Kauczinski wusste jedoch, dass er gegen dieses Mammutprogramm wenig ausrichten kann: „Es gibt die Regel, dass 48 Stunden zwischen den Spielen liegen müssen, die ist erfüllt.“ An der Stelle kann Dynamo also kaum den Hebel ansetzen für eine mögliche Klage. In dieser Woche will die Geschäftsführung mit den Gremien des Vereins und den Anwälten das weitere Vorgehen abstimmen.
Dynamo schießt scharf zurück
Die DFL hat in ihrem Antwortschreiben eine „grundlegend andere Position“ eingenommen. Das betreffe auch den Vorwurf, die Beendigung der Spielzeit sei „aufgrund der konkreten Ansetzungen der SG Dynamo Dresden in rechtswidriger Weise erfolgt“. Born schießt verbal scharf zurück und unterstellt, die sportliche Integrität des Wettbewerbes spiele offenbar keinerlei Rolle. „Anders lässt sich die ablehnende Haltung der DFL nicht erklären“, meint der Geschäftsführer.

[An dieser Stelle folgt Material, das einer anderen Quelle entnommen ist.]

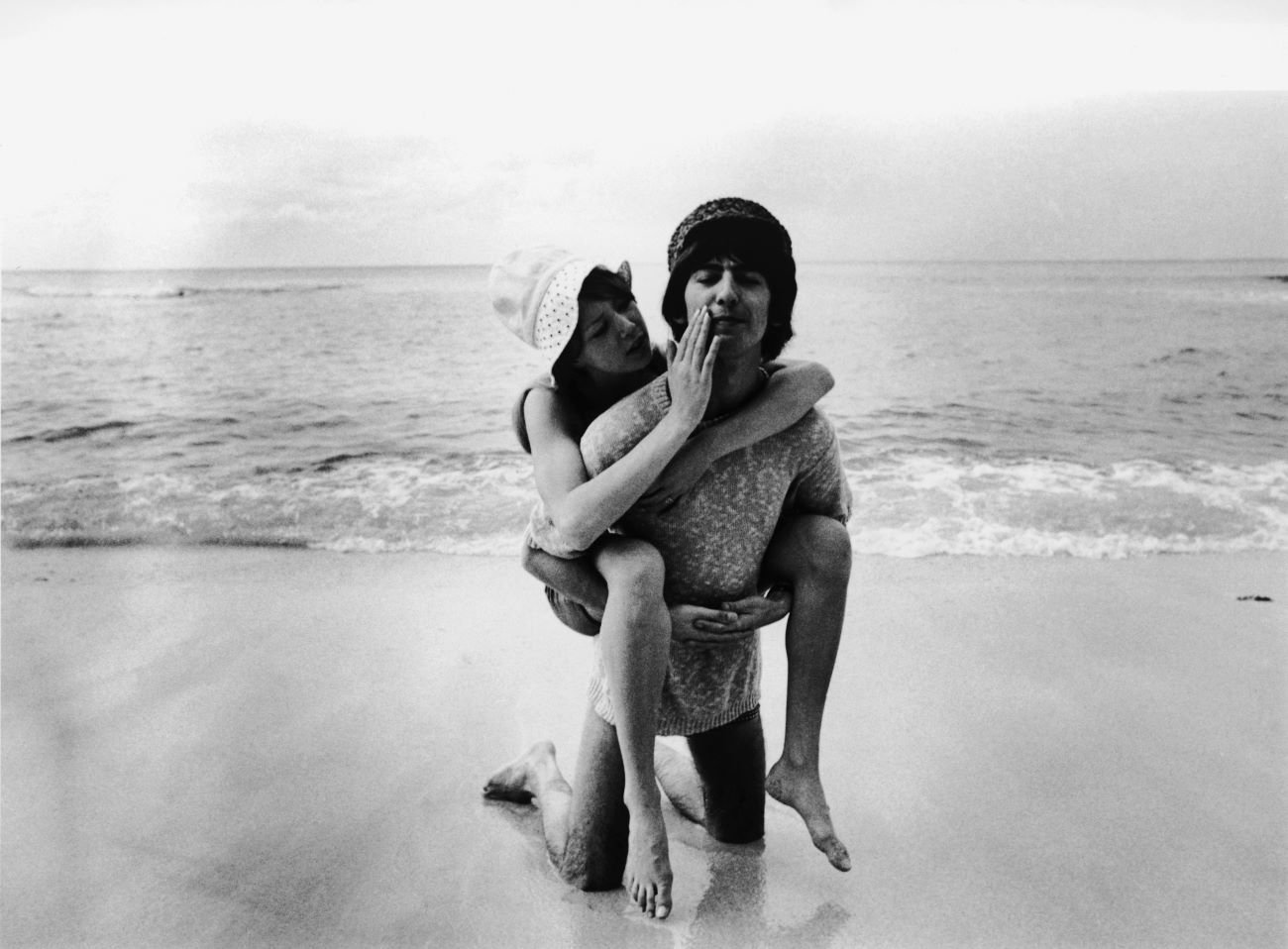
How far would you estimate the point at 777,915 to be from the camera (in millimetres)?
1831

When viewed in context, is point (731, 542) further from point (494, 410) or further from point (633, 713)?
point (494, 410)

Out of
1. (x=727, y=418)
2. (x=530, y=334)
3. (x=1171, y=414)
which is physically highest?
(x=530, y=334)

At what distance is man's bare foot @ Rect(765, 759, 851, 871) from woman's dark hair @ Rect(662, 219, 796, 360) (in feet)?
2.70

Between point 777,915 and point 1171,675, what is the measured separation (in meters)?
1.67

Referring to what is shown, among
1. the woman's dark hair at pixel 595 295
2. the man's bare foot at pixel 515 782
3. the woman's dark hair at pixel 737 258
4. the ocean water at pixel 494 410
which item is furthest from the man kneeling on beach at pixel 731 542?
the ocean water at pixel 494 410

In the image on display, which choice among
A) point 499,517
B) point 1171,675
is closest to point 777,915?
point 1171,675

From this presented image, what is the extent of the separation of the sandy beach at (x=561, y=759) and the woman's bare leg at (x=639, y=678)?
0.18 m

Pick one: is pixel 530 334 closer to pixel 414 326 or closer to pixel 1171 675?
pixel 1171 675

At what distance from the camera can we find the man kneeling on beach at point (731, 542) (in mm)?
1622

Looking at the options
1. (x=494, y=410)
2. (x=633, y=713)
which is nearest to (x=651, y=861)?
(x=633, y=713)

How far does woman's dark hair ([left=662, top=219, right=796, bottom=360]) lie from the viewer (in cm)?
162

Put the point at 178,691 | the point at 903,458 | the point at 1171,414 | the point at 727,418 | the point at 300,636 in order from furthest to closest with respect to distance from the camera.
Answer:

Der neuralgische Punkt für eine juristische Prüfung sind vermutlich die Corona-Tests, die Dynamo anzweifelt. Bei allen vier Spielern, die positiv auf das Coronavirus getestet worden sind, sollen bei Kontrolluntersuchungen keine Antikörper gefunden worden sein. Es bestünden „erhebliche Bedenken hinsichtlich der Zuverlässigkeit der PCR-Testungen“, heißt es in der Pressemitteilung. Es müsse angenommen werden, dass derartige Fehler in der Diagnostik der DFL haftungsrechtlich zuzurechnen sind.
Offenbar hatte es der Verein gegenüber der DFL drastischer formuliert. In dem Brief, aus dem der Kicker zitiert, weist der Ligaverband die Ansicht zurück, „das Labor in Jena sei bei der Durchführung der PCR-Tests als Erfüllungsgehilfe der DFL aufgetreten“. Das hieße, Dynamo würde sowohl dem Ligaverband als auch dem Labor quasi Kungelei und Vorsatz unterstellen. Das erscheint nicht nur absurd, sondern dürfte auch schwer nachzuweisen sein.
Die Fronten sind verhärtet. Dynamo tut gut daran, sich die nächsten Schritte genau zu überlegen und emotional runterzufahren. Mit einem Konfrontationskurs betreibt man jedenfalls keine Lobbyarbeit für die Zukunft und belastet den Neuanfang – in der 3. Liga. Andererseits trägt die DFL keinesfalls zur Deeskalation bei. Die starre Haltung, keine Abstimmung zuzulassen, also den demokratischen Prozess zu verweigern, zeugt von fehlender Souveränität und Arroganz gleichermaßen.